### Exercise objective
Please lay out as a numbered list the lines from the one containing "Looking at the positions" through the end of the listing, both included, and leave out any blank lines.

[Raw records]
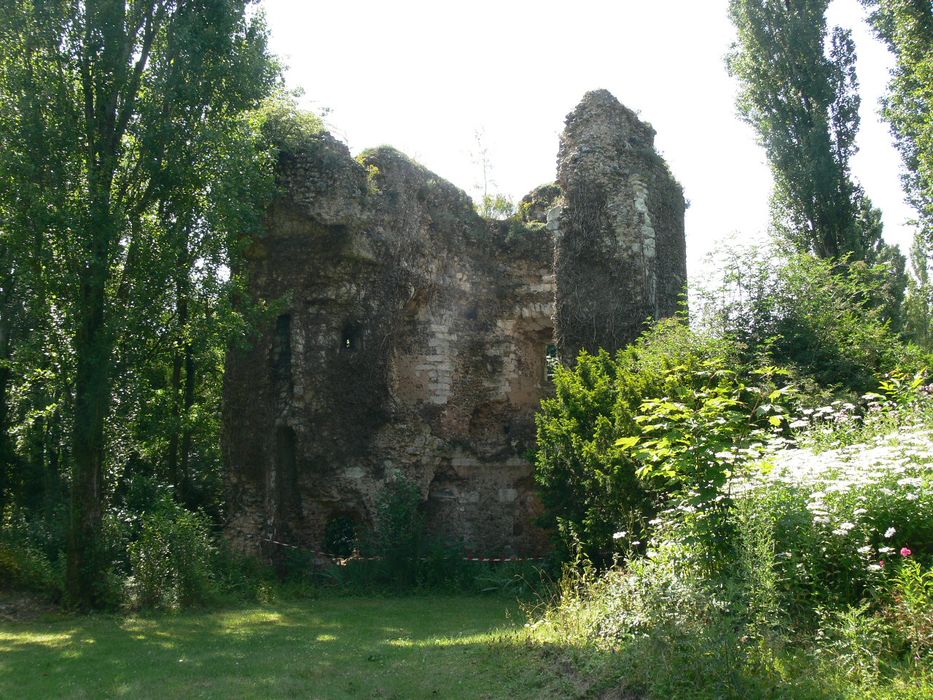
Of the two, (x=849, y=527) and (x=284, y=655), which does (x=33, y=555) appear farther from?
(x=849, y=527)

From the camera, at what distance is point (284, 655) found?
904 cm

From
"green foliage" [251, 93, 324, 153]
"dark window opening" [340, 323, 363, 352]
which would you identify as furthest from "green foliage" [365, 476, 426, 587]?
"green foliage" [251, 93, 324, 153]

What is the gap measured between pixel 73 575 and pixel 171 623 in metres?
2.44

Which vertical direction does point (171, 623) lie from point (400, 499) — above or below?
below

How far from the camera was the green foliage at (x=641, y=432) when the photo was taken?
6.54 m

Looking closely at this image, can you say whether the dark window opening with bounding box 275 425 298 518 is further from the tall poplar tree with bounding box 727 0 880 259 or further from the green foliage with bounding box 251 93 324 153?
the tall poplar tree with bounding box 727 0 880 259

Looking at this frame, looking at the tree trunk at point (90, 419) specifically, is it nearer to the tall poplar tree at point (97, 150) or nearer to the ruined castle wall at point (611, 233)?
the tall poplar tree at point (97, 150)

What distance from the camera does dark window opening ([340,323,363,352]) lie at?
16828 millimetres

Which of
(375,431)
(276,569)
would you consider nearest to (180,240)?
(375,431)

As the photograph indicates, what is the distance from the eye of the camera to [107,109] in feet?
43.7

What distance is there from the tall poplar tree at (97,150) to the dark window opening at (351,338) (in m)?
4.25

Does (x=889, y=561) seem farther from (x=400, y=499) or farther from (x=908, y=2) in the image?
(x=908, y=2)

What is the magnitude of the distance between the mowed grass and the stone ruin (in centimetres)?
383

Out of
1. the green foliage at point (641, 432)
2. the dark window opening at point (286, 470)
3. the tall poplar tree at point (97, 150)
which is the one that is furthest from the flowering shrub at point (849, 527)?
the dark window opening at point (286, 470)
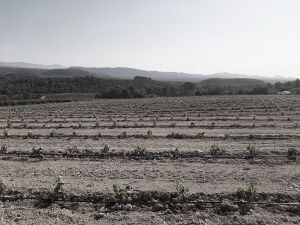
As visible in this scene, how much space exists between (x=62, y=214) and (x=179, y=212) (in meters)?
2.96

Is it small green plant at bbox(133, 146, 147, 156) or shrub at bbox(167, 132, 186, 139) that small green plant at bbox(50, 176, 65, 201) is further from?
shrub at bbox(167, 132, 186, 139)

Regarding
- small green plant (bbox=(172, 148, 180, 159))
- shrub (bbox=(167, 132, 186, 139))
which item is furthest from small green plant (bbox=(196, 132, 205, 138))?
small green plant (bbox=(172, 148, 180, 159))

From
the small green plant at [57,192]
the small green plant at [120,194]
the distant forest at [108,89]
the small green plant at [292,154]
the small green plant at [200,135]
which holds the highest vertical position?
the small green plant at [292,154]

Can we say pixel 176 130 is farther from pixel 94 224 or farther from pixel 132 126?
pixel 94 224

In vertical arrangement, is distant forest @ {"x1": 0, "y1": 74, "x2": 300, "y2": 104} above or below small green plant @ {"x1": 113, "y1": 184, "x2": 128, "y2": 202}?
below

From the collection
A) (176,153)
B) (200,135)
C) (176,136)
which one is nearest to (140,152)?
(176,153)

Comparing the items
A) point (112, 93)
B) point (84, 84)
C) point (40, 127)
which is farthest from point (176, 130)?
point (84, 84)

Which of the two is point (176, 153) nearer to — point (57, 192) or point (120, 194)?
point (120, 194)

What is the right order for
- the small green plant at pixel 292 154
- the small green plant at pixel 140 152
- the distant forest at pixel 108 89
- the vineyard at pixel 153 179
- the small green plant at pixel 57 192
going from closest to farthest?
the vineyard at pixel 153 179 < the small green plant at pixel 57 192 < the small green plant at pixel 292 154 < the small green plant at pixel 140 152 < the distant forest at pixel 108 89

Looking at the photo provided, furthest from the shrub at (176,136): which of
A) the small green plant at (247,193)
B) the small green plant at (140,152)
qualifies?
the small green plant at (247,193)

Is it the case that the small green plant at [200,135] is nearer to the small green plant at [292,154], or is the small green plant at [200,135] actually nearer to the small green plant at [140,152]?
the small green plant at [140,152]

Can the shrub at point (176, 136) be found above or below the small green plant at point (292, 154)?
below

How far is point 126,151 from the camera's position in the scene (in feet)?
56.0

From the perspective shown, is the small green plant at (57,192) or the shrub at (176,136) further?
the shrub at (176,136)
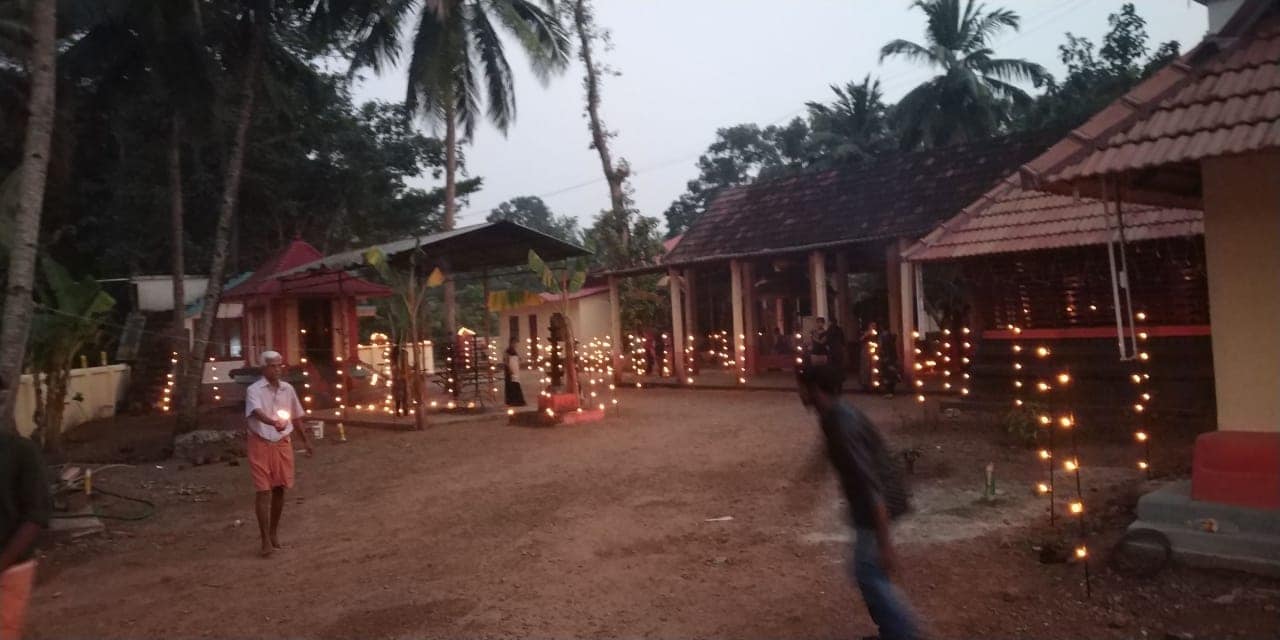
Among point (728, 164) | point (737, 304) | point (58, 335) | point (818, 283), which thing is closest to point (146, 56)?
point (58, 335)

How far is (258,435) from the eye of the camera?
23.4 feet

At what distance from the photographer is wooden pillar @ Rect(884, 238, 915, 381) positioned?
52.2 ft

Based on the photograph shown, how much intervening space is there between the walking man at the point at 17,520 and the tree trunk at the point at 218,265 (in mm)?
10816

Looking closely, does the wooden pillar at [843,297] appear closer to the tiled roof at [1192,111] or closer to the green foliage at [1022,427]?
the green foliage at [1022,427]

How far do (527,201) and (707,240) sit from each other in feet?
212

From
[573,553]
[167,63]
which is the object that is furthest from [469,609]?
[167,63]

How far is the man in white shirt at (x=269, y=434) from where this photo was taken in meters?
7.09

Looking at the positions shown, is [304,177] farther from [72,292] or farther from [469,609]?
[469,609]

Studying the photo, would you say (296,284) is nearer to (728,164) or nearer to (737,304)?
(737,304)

### Reply
1. Looking at the positions shown, is [304,177] farther from [72,292] or farther from [469,609]?
2. [469,609]
3. Studying the photo, would you say (296,284) is nearer to (728,164) or nearer to (737,304)?
4. (737,304)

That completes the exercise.